My Facebook updates quickly descended into guppy management angst. I had committed to twice-daily partial water changes and lots and lots of water testing.

The guppies, meanwhile, had committed to procreation.  I’m pretty sure one of the females was pregnant before we reached home.

Soon it became evident that, promised guppy cannibalism aside, Lucas expected to keep some of the baby fish.  I procured a second, smaller tank.

A few weeks later, Lucas was excited to see the teeny tiny guppy fry in the tank, and encouraged me to scoop them out.  This process has repeated itself several times, so that we now have about 20 tiny fish in the nursery tank–waaaaaaay too many for an aquarium that size.

From my reading, female guppies birth between two and 200 fish at a time.  Wikipedia reports, “Guppies have the ability to store sperm up to a year, so the females can give birth many times without depending on the presence of a male.”  We have two females.

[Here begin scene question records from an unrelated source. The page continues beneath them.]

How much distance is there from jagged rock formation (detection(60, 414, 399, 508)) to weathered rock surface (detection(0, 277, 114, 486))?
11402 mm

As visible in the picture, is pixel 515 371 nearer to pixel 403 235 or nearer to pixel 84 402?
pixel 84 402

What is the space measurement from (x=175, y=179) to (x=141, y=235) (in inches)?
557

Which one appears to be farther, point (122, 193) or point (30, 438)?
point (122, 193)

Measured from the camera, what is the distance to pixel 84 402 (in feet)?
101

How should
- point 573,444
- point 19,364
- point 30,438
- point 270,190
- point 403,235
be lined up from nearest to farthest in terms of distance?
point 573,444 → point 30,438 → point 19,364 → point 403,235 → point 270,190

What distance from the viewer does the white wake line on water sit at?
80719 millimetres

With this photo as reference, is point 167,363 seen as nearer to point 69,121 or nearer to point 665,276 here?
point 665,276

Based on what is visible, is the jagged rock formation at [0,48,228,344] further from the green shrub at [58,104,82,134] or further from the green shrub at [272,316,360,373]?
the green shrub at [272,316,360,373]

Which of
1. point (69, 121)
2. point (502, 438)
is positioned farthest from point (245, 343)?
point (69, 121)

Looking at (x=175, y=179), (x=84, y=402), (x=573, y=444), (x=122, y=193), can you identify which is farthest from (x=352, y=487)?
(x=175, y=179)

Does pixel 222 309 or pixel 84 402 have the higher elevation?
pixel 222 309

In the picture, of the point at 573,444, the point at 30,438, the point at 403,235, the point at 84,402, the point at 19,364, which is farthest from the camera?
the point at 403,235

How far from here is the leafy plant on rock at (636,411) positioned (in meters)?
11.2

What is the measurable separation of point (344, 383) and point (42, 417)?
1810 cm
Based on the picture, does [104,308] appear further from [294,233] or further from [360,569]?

You do the math.

We could be talking about a lot of guppies.  Yet we have seen fry swimming around in the tank, then suddenly they were gone. In fact, Lucas has had the pleasure of seeing one of the females eat a newborn guppy.

I figured, then, that once we had found homes for, oh, 18 of the fry in the secondary tank, we would have reached guppy detente: Guppies are born.  Guppies get eaten.

Why, then, did this week the guppies break our social contract?  There are four fry swimming around the tank, and they’ve been there for about 48 hours.

Anyone want some guppies?

UPDATE: I just went into the kitchen and discovered THIRTY guppy fry.